Alexandra Coenraets nous propose un nouvel extrait de "Naissance"
Flash
Dans ma chambre, dans mon lit, une petite fille. Je vois tout du dessus. Il a sauté sur moi avec une rage incroyable, je ne sais pas ce qui m’arrive, je tremble, je ne comprends pas, je me disloque, il me foudroie, je ne veux pas, je n’ai pas le choix, je refuse, je sors de mon corps. Il me salit de ses mains gluantes et dégueulasses. C’est une invasion. C’est abominable. Je veux disparaître.
Laurence n’appartenait qu’à elle-même, il le savait. La liberté qui faisait son essence, il en souffrait.
Mais c’était ainsi.
Il réalisa qu’il ne pourrait jamais la conquérir totalement. Il goûtait, il savourait ces instants où il pouvait la posséder charnellement, où il avait l’illusion qu’elle n’appartenait qu’à lui, que jamais plus elle ne poserait son regard sur un autre homme, que jamais plus il n’éprouverait du désir pour une autre femme.
Il soupira encore.
Et tressaillit.
Etrange, cette douleur dans la poitrine. A quel point craignait-il de s’attacher ?
J’ai honte.
J’ai honte de la « peau contre peau », du « corps contre corps », des frottements, des bruits, des soupirs, des halètements, de la transpiration.
Je n’ai pas honte au moment même, j’ai honte quand je m’en rappelle.
Je voudrais que cela n’ait jamais existé.
Je voudrais creuser la terre jusqu’au centre, jusqu’à en avoir les doigts et les bras meurtris, pour y enfouir le souvenir de ces moments « chair contre chair », ces moments qui me crient que je suis humaine. Je ne supporte pas de m’en rappeler.
Je sens mon corps, je vois ma chair, je sens que je vis.
Je me sens sale.
Je sais que j’ai eu du plaisir quand Géniteur m’a fait « ça ». J’en ai honte encore aujourd’hui.
Je viens de lire récemment dans un livre que le plaisir sexuel était physiologique.
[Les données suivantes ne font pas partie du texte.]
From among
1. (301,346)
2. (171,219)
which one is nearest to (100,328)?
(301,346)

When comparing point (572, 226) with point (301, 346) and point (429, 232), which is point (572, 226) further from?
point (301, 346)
D’en avoir ressenti alors ne fait pas de moi une coupable, ni une responsable de ce qui s’est passé. Des abus. De l’inceste. Tout ceci a l’air si simple, cela paraît évident. Et pourtant, c’est si difficile pour moi de l’intégrer. Et pourtant, il y a encore des gens qui pensent que l’enfant ou l’adolescent a « provoqué » l’adulte, qu’il était consentant.
L’inceste ôte l’essence de la vie et n’en laisse qu’un semblant.
C’est pourquoi,
Ne me dites pas d’oublier. Ne me dites pas que c’est le passé. Ne me dites pas de passer à autre chose, ce n’est pas possible.
NE ME DITES PAS D’OUBLIER A NOUVEAU CE QUE J’AI EFFECTIVEMENT «OUBLIE» PENDANT VINGT-CINQ ANS, OUBLIANT, CE FAISANT, DE VIVRE.
C’est déjà important que j’accepte de me souvenir.
Ne rentrez pas dans le déni, vous non plus.
Je veux que ce mal sorte de mon corps, que cette chose, cet alien qui dévore mes entrailles s’extirpe de mon sang, de mon cœur, de mon âme.
Ce mal, c’était l’inceste.
Les mains de son père, sa bouche, son machin, ce pénis gluant et puant, qui grossissait, son sperme sur elle.
Sa mémoire ne la laissait pas tranquille, ni sous forme de flashes constants, ni par le biais de son corps qui gardait en son sein les stigmates douloureux de son histoire. Dans les moments d’angoisse, de nuit comme de jour, ses deux mains s’en allaient d’instinct se placer juste sur son sexe pour le protéger.